··· AVAILABLE DATA

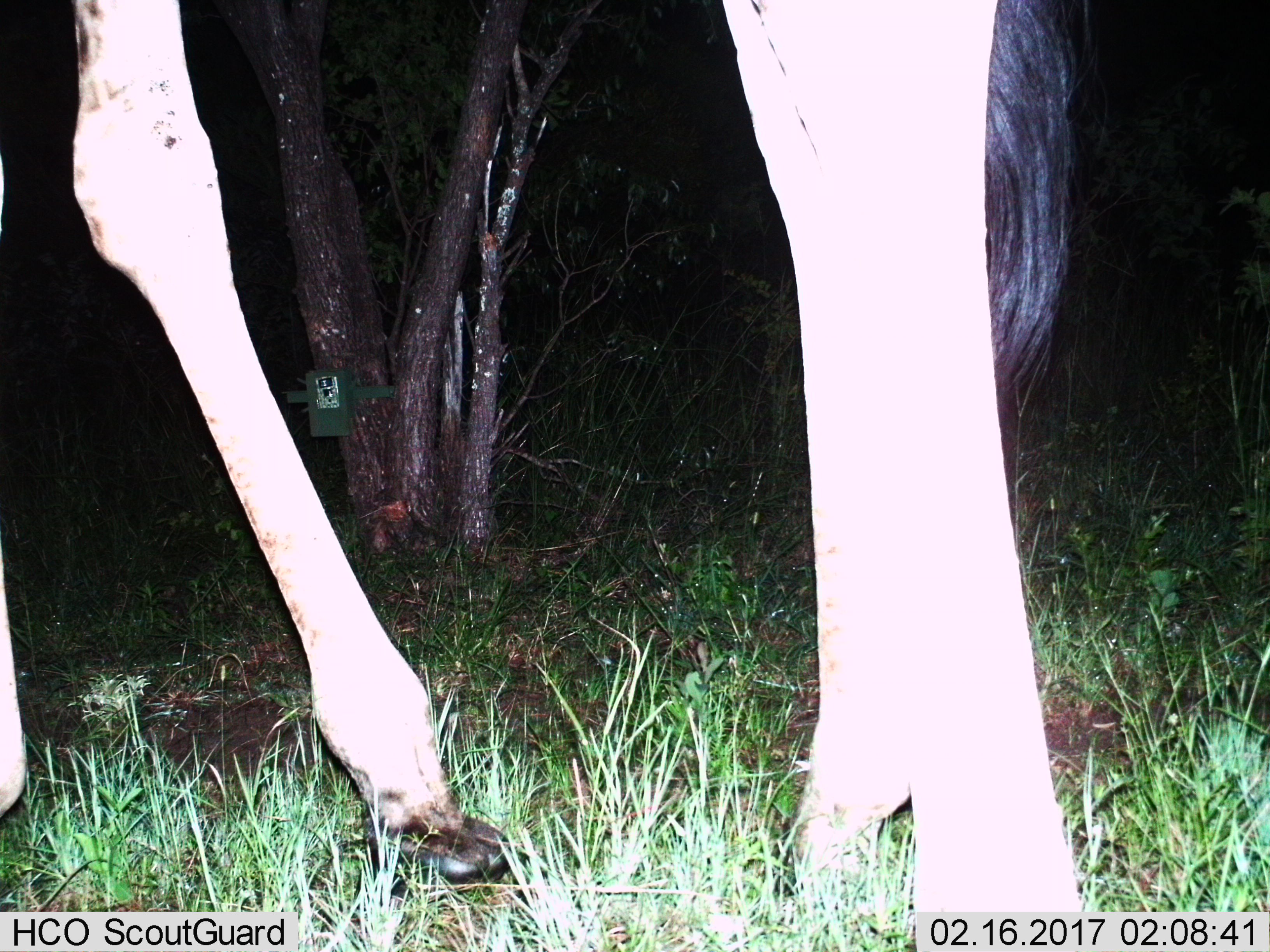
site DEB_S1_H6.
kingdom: Animalia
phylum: Chordata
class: Mammalia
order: Artiodactyla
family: Giraffidae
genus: Giraffa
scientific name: Giraffa camelopardalis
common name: giraffe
Giraffe (Giraffa camelopardalis), count 1. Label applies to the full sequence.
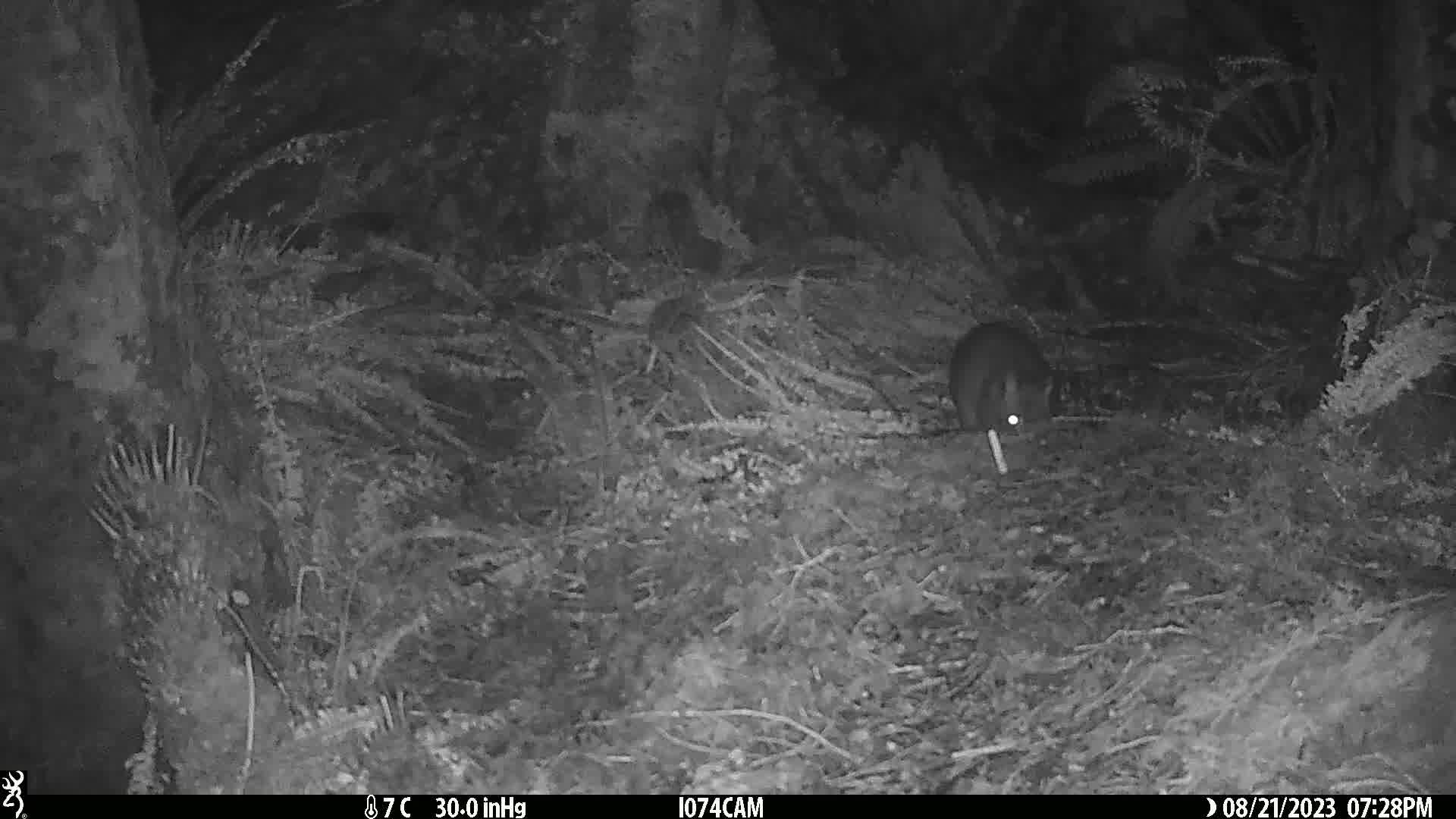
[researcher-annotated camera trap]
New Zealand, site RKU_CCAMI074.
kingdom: Animalia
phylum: Chordata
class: Mammalia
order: Diprotodontia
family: Phalangeridae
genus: Trichosurus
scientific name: Trichosurus vulpecula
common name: common brushtail possum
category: possum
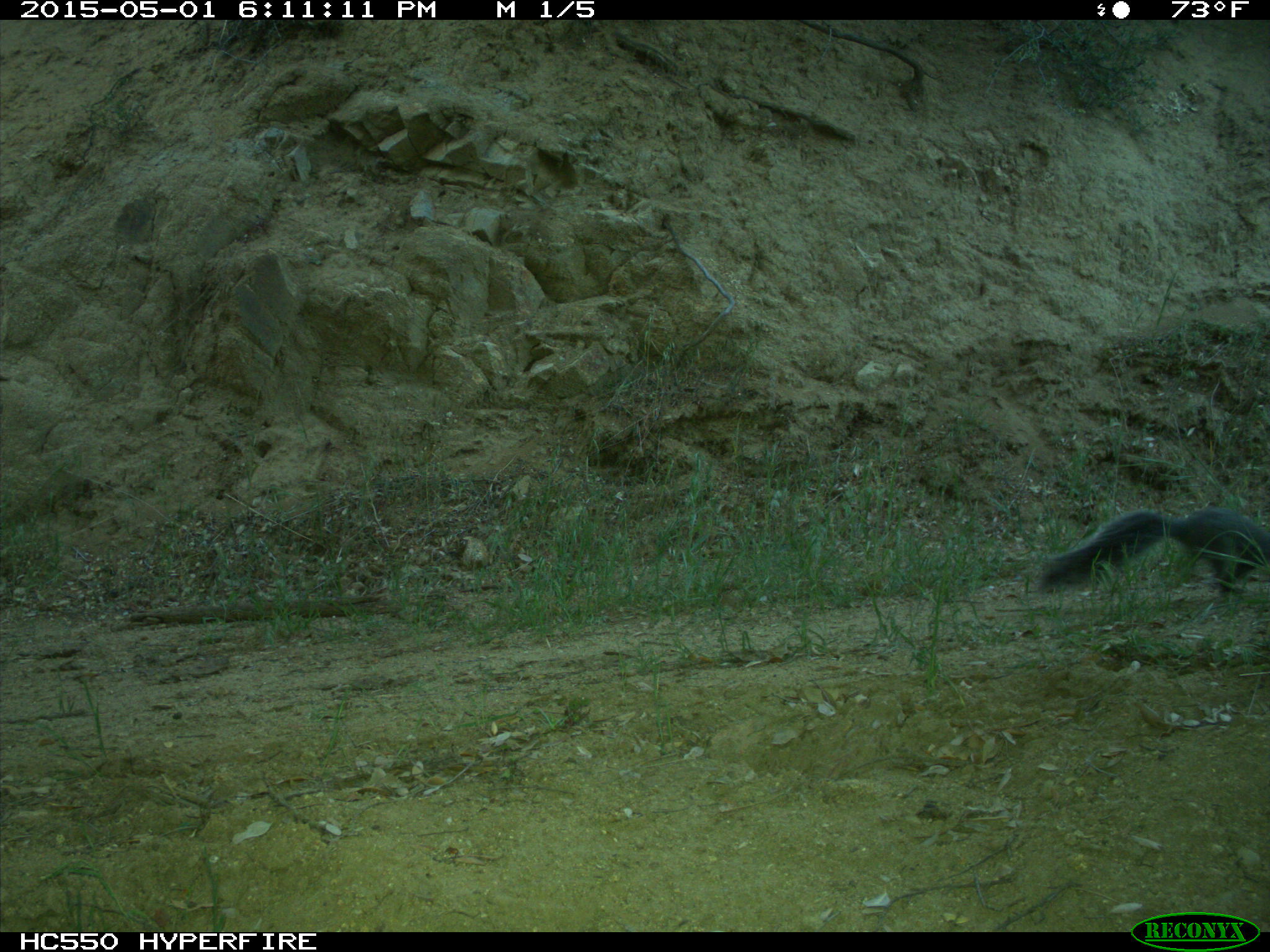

······

PROBLEM STATEMENT: Write out again, exactly, each line from the one containing "order: Diprotodontia" through the last line of the entries, and omit every picture.

OUTPUT FOR THIS EXERCISE:
order: Diprotodontia
family: Phalangeridae
genus: Trichosurus
scientific name: Trichosurus vulpecula
common name: common brushtail possum
category: possum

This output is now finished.